Mephisto zuckte mit den Schultern, als könne man gegen sein unvermeidliches Schicksal ohnehin nichts machen. Leander hatte nun leichtes Spiel. Er zog, angefangen mit den beiden verbliebenen Buben, seinen Gegnern die letzten Trümpfe weg und sicherte sich bis auf den letzten Stich den Rest mit seiner Stehfarbe Karo.
»Schneider sind auch Leute«, verkündete er. »Oder wollt ihr erst nachzählen?«
»Wer hat da doch eben noch erklärt, Henning würde das Spiel verlieren?«, presste Tom zwischen zusammengebissenen Zähnen hervor.
»Ach was.« Mephisto wischte jede Kritik mit der rechten Hand beiseite. »Die ersten Pflaumen sind madig.«
»Wohl wahr«, entgegnete Leander. »Aber wahr ist auch: Der frühe Vogel fängt den Wurm. Und damit ihr aus euren Fehlern auch etwas lernt, dürft ihr jetzt bezahlen. Das war ein einfacher Kreuz-Schneider, macht sechsunddreißig, also vier Mark, die Damen.« Berechnet wurde nämlich jeder Punkt mit einem Zehntelcent, immer auf den nächsten Cent aufgerundet.

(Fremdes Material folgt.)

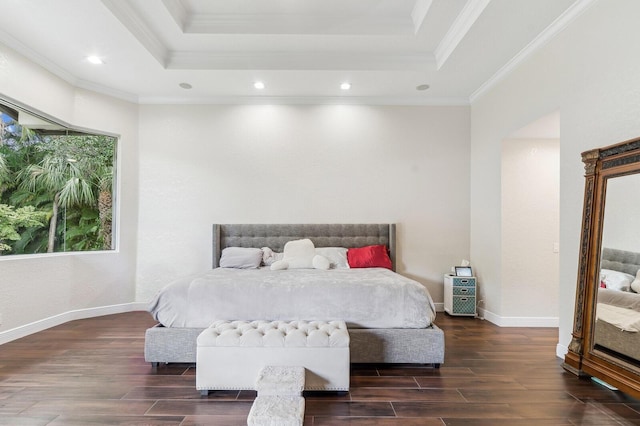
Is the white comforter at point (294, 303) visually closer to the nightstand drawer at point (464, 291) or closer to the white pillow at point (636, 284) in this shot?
the white pillow at point (636, 284)

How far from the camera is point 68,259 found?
4.18 metres

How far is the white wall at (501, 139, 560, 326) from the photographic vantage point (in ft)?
13.2

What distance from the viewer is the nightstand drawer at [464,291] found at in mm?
4355

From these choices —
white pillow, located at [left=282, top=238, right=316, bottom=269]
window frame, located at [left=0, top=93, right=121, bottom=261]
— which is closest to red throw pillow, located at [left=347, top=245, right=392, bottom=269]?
white pillow, located at [left=282, top=238, right=316, bottom=269]

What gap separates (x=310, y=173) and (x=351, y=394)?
309 centimetres

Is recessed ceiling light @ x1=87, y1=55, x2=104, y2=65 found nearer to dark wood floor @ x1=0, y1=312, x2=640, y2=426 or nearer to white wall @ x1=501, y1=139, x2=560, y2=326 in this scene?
dark wood floor @ x1=0, y1=312, x2=640, y2=426

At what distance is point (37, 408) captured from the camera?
7.12ft

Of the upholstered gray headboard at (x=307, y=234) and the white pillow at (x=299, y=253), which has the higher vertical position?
the upholstered gray headboard at (x=307, y=234)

Alle, auch Götz, schoben Leander vier Cent hinüber und Mephisto kratzte die Karten zusammen, um nun seinerseits zu mischen und auszuteilen. In diesem Moment kam Diana mit zwei großen Holzplatten an den Tisch. Auf der einen türmten sich Scheiben von Mephistos selbstgebackenem Brot mit Käse belegt, auf der anderen mit Schinken. Während sich Tom bei dem Anblick die Hände rieb und Leander ein anerkennendes »Jawoll!« vernehmen ließ, teilte Mephisto die Karten aus und stellte lapidar fest: »Zu etwas müssen Frauen ja nütze sein.«
Dafür fing er sich von Diana einen heftigen Schlag auf den Hinterkopf ein. »Das erhöht das Denkvermögen«, sagte sie. »Und genau das scheinst du nötig zu haben.«
»Kannst du das noch mal machen?«, fragte Götz Diana. »Ich höre so gerne diesen dumpfen Klang, gerade so, als trommelte man auf einen hohlen Baumstamm.«
»Unsinn!«, beschied Mephisto. »Diana hat mich bloß mit der hohlen Hand geschlagen. Was heißt geschlagen? Angestupst. Gestreichelt gar.«
Diana lachte und entfernte sich kopfschüttelnd in Richtung Haus. Mephisto rief ihr noch schnell die Bestellung vierer Krüge Bier hinterher, die sie mit einem Winken über die Schulter bestätigte.
»Sag mal, Mephisto«, meldete sich Tom zu Wort, während der Angesprochene die Karten zusammensuchte und gründlich zu mischen begann. »Ich hatte da jüngst eine Erscheinung, die du mir vielleicht erklären kannst.«
»Erscheinungen sind mein Spezialgebiet! Nur frei heraus damit.«
»Gestern Abend sah ich einen kleinen, dicken und hässlichen älteren Mann auf einem nicht minder abscheulich klapprigen Fahrrad. Beide wirkten wie frisch vom Sperrmüll. Das wäre nicht weiter auffällig gewesen, wenn dieser hässliche Gnom nicht einen abgewetzten Talar getragen und wie dein Zwillingsbruder ausgesehen hätte, werter Mephisto.«
»Wo soll das gewesen sein?«, erkundigte sich der Angeredete mit einer Miene, die an sich schon ausdrückte, dass das gänzlich unmöglich sei.
»Auf dem Radweg von Wrixum nach Oevenum. Genauer gesagt, in Höhe der Wrixumer Mühle.«
Mephisto wiegte angestrengt nachdenkend den Kopf, schüttelte ihn dann heftig verneinend und sagte: »Oh ja, oh ja, das kann wohl sein.«
»Und was habt ihr da gemacht? Du, dein Fahrrad und dein Talar?«
»Wir waren gemeinsam auf dem Weg vom Kurgartensaal nach Hause.«
»Hast du da eine schwarze Messe gefeiert, oder was?«, zeigte sich Tom ungeduldig.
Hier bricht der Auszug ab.